I had been running a VPN server for quite some time. I use it to get a secure connection back to my machines, and for all my embedded devices to dial back to so I can do firmware updates and code improvements while they’re deployed in the field. The problem I had now was that I had moved my VPN server behind the Pfsense router (which was behind another router, still for testing/configuration) and I didn’t want to configure Pfsense to forward through if I was going to have it run the VPN server anyway. On top of that I just discovered a catastrophic bug in a web application I was testing that wrote a lot of garbage to my hard drive, destroying many of the services I was running. So the server was offline, but I still had access to the drive.
The devices I had in the field dialed back using certificates, so I needed to import my CA, and server certificates, including all the client certificates so when I configured the new VPN server, all the clients could still successfully connect. The process was actually pretty simple. To import the certificate, you go into the system menu and click on “Cert. Manager”, and there’s a tab for “CAs”.

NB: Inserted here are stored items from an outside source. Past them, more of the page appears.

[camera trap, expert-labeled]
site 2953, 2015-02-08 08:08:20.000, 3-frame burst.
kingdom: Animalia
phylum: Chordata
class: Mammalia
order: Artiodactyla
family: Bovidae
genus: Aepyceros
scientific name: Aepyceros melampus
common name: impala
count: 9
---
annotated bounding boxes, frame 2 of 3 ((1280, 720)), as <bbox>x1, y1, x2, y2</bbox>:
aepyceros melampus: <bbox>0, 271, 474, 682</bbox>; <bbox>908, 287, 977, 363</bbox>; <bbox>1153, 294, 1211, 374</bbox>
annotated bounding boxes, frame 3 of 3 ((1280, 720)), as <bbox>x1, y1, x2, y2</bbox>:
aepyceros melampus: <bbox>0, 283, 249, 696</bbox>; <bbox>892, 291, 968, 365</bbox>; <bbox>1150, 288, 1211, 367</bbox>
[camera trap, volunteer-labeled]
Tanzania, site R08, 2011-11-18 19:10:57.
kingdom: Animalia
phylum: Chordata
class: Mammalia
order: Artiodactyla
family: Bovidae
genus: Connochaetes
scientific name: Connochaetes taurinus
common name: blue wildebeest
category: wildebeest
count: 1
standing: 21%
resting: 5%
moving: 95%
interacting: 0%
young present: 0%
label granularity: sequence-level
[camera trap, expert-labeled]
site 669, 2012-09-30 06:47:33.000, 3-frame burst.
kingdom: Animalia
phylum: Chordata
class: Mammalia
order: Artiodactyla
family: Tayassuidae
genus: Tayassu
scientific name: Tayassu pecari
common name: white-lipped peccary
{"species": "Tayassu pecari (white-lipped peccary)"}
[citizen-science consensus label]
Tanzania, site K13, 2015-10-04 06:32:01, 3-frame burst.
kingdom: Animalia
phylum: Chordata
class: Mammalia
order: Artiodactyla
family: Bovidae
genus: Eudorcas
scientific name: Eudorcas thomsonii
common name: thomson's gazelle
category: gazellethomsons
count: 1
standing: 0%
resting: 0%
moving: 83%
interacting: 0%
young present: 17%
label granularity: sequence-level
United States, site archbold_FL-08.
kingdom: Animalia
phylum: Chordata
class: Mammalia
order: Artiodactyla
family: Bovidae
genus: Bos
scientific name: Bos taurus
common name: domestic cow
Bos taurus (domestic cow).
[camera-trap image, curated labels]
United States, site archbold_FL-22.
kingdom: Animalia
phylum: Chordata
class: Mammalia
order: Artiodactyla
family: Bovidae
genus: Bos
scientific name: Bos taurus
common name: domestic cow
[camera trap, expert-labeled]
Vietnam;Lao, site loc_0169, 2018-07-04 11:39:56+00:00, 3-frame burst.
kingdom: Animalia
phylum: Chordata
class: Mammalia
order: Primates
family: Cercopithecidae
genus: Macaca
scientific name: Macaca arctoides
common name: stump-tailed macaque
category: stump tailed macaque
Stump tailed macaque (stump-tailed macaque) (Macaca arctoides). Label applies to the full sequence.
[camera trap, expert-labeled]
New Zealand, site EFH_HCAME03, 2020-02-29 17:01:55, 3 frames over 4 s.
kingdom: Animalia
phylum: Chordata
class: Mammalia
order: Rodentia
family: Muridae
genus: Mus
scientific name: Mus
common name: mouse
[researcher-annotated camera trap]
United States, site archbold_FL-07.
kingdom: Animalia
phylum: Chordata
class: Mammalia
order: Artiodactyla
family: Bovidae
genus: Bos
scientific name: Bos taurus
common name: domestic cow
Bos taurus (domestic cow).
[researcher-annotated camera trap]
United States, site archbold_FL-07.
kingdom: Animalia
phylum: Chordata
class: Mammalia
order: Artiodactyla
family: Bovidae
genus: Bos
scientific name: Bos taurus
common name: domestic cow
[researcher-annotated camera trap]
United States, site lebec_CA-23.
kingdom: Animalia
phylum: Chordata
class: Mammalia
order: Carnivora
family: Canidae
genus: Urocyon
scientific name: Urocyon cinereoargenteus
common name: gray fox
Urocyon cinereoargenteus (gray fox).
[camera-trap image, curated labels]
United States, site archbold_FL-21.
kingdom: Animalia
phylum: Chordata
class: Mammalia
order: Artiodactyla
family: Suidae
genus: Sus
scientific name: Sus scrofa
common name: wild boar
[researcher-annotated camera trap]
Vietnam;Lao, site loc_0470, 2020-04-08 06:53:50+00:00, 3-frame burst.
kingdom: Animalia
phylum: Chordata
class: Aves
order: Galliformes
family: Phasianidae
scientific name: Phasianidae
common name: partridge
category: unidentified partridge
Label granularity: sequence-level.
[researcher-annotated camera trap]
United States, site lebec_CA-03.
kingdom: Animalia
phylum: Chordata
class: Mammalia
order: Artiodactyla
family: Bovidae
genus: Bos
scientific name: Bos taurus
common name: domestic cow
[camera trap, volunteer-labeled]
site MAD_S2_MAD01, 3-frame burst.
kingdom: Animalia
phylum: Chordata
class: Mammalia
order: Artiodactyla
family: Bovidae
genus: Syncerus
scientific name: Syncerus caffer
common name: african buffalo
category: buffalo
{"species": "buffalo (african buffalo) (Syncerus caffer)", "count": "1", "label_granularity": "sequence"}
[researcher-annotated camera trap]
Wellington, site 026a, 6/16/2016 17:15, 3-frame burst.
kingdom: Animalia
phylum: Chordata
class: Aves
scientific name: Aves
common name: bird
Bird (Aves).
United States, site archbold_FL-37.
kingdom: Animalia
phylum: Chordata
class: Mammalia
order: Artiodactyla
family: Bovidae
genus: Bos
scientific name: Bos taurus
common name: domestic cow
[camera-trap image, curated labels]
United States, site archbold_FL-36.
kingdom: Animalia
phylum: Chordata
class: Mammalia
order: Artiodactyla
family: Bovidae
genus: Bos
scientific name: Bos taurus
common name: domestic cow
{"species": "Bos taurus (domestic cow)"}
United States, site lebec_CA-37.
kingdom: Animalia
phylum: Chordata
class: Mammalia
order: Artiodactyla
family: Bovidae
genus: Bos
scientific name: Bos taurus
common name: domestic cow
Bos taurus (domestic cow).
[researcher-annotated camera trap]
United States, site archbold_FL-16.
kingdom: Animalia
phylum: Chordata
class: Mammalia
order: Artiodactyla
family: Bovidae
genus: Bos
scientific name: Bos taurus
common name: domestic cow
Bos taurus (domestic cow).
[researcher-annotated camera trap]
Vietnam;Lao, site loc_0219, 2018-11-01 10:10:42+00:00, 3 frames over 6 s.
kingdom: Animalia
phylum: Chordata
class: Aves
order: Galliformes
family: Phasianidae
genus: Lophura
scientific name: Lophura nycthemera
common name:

Importing the certificate was as simple as copying the contents of the certificate files into the fields in the browser, and the same goes for the server certificate and client certificates (which go in the Certificates tab). One thing to keep in mind is that Pfsense doesn’t support encrypted keys, so you will have to decrypt them before copying your data over. Once I had all my certs copied over, my clients connected back like nothing ever happend!